3.5. Model representation¶

There are multiple ways to represent a model.

3.5.1. Custom numerical simulation code¶

At the lowest level, a model can be represented as a numerical simulation algorithm. For example, a stochastic model could be represented in Python code which implements the Gillespie algorithm. This approach provides a modeler with the most control over the numerical simulation of the model which can be helpful for efficiently simulating large models, but this approach leads to models that are difficult for other scientists to understand because they may need to read a large amount of code. Furthermore, because this approach has the disadvantage that it requires the modeler devote significant time writing and testing a large amount of code.

3.5.1.1. Exercise¶

Write a program which implements the Gillespie algorithm and uses this to simulate a stochastic model.

3.5.2. Standard numerical simulation packages¶

Alternatively, models can be described more abstractly using a modeling language and then simulating using a simulator which is able to interpret that language. Continuing with our stochastic simulation example, one slightly more abstract way to represent a stochastic model is as a function which calculates the rate of each reaction and a vector of initial conditions. Models represented in this form can then be simulated with the StochPy package. Compared to the lowest level of representation, this approach requires significantly less code and less unit testing, freeing the modeler to focus more of their efforts on building models and using them to discovery biology. However, models described this way cannot easily be simulated by other simulators and this representation obscures the biological semantics of models.

3.5.2.1. Exercise¶

Write a program that uses StochPy to simulate a stochastic model.

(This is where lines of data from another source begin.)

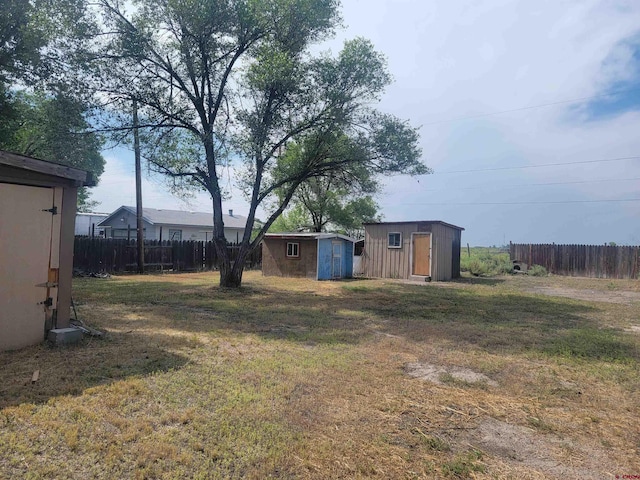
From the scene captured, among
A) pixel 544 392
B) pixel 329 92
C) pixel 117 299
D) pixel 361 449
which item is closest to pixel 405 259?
pixel 329 92

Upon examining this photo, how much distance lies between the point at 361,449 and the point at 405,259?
1549 cm

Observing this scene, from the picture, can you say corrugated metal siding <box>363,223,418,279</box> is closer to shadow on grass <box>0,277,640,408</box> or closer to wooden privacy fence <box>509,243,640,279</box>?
shadow on grass <box>0,277,640,408</box>

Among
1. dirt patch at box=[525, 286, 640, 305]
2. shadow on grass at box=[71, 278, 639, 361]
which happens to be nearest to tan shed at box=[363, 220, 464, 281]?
shadow on grass at box=[71, 278, 639, 361]

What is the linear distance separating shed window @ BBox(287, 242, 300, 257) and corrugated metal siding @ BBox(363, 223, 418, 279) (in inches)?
145

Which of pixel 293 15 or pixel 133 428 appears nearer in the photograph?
pixel 133 428

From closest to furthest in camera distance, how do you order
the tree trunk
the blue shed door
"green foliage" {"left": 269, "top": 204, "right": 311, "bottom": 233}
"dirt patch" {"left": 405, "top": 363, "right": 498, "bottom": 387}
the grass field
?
the grass field
"dirt patch" {"left": 405, "top": 363, "right": 498, "bottom": 387}
the tree trunk
the blue shed door
"green foliage" {"left": 269, "top": 204, "right": 311, "bottom": 233}

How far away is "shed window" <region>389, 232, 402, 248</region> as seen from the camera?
59.6 ft

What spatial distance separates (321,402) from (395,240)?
49.5 feet

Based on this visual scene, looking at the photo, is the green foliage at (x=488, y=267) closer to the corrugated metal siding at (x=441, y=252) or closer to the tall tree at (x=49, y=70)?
the corrugated metal siding at (x=441, y=252)

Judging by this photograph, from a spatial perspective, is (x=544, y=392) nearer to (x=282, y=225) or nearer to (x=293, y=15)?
(x=293, y=15)

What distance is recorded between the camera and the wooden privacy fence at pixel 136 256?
56.7 feet

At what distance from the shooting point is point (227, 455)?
2.72 meters

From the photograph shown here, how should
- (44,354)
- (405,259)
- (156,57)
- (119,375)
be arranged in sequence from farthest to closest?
(405,259) < (156,57) < (44,354) < (119,375)

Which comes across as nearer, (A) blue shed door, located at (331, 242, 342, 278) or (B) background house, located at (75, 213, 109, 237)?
(A) blue shed door, located at (331, 242, 342, 278)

3.5.3. Enumerated modeling languages¶

Alternatively, models can be described using domain-specific modeling languages such as CellML and SBML (Systems Biology Markup Language) that are supported by many programs and that explicitly capture the biological semantics of models. SBML models are composed of the elements listed below, and the SBML specification precisely defines how to simulate models encoded in SBML which can be accomplished by compiling models to a lower level.

• Compartments
• Species
• Reactions
• Kinetic laws
• Parameters
• Rules
• Constraints
• Events
• Function definitions
• Unit definitions
• Annotations

This approach creates models that are much more comprehensible than models that are described directly in terms of their numerical integration. However, for large models this approach can require intractably many species and reactions to represent all possible states and reactions. Furthermore, this enumerated representation becomes highly inefficient when the state space gets very large.

3.5.3.1. Exercise¶

Encode the same stochastic model in SBML and simulate the model using COPASI.

3.5.4. Ruled-based modeling languages¶

Alternatively, models can be described using rule patterns which describe families of related species and reactions. This enables large models with large state spaces to be concisely represented. This approach also emphasizes the biology/chemistry/physics which is pertinent to each rule. Furthermore, models that are described with rules can be efficiently simulated using network-free simulation which is an agent-based simulation technique which takes advantage of the typical low occupancy of models with large state spaces. The most popular rule-based modeling languages include BioNetGen and Kappa. The most popular network-free simulators including NFSim and KaSim.

However, all of the existing rule-based languages have a few critical limitations. First, they provide little support for semantic annotations. Second, they only support one specific type of combinatorial complexity, namely the combinatorial complexity that arises from having multiple binding sites per protein. In particular, the existing languages cannot easily described reactions that involve DNA, RNA, or protein sequences such as protein-DNA binding reactions.

3.5.4.1. Exercise¶

Encode the same stochastic model in BioNetGen.

3.5.5. Rule-based modeling API¶

The PySB rule-based modeling API overcomes some of the limitations of BioNetGen and Kappa by allowing modelers to define their own higher level abstractions which could be used to represent other types of combinatorial complexity. However, this requires modelers to develop their own unique higher level abstractions which again requires modeler to read lots of code to understand a model. Furthermore, models that are described in PySB have to be complied to BioNetGen models which diminishes the advantages of network-free simulation.

3.5.5.1. Exercise¶

Describe the same stochastic model with PySB.

3.5.6. High-level rule-based modeling language¶

To overcome the above limitations, we are developing a new higher-level rule-based modeling language and a corresponding higher-level network-free simulator.